▶ **Supplied text**:
....................

It’s still functioning.

Church of Ease. St. Helena's Island. Built 1740. Burned down 1838.

Brevard Zoo, Melbourne FL — Because we just can’t seem to get enough of animals, we spent the day at Brevard Zoo.  What a tremendous local effort.  More than 16,000 volunteers built it from spring 1992 until March 1994 when it opened.

It’s not just a zoo, but a family oriented spot.  Besides the large variety of animals, exhibited in natural habitat settings connected by boardwalks, there are a lot of educational aspects that allow kids (and adults) to pet and feed certain animals.  There’s a zip line through the zoo over animal exhibits, a treetop wood and rope suspension bridge, a tram that circles the zoo, a kiddie pool and sandy beach area, and a kayak trail through the habitats.

....................

▶ **Task requirements**:
1) List every attraction at the zoo that the travel notes name in their final sentence.
2) Update the travel notes between "Brevard Zoo, Melbourne" and "when it opened.", inclusive, so that "helpers" takes the place of "volunteers".
These records were taken from a different source.

[Dataset records]

....................

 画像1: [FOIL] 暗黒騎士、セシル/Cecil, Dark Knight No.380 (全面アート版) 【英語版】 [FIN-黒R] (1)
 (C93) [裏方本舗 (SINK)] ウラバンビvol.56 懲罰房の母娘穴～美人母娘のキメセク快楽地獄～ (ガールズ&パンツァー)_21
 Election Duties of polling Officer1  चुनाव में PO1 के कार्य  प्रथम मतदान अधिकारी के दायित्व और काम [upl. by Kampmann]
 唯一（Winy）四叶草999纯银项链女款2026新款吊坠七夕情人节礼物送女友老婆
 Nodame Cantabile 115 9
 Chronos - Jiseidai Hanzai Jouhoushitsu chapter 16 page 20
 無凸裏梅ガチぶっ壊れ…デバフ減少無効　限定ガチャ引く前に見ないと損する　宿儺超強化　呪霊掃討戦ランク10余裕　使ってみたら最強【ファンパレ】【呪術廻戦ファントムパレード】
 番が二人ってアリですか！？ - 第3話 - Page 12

....................

▶ **Results**:
1)
- a zip line through the zoo over animal exhibits
- a treetop wood and rope suspension bridge
- a tram that circles the zoo
- a kiddie pool and sandy beach area
- a kayak trail through the habitats

2)
Brevard Zoo, Melbourne FL — Because we just can’t seem to get enough of animals, we spent the day at Brevard Zoo.  What a tremendous local effort.  More than 16,000 helpers built it from spring 1992 until March 1994 when it opened.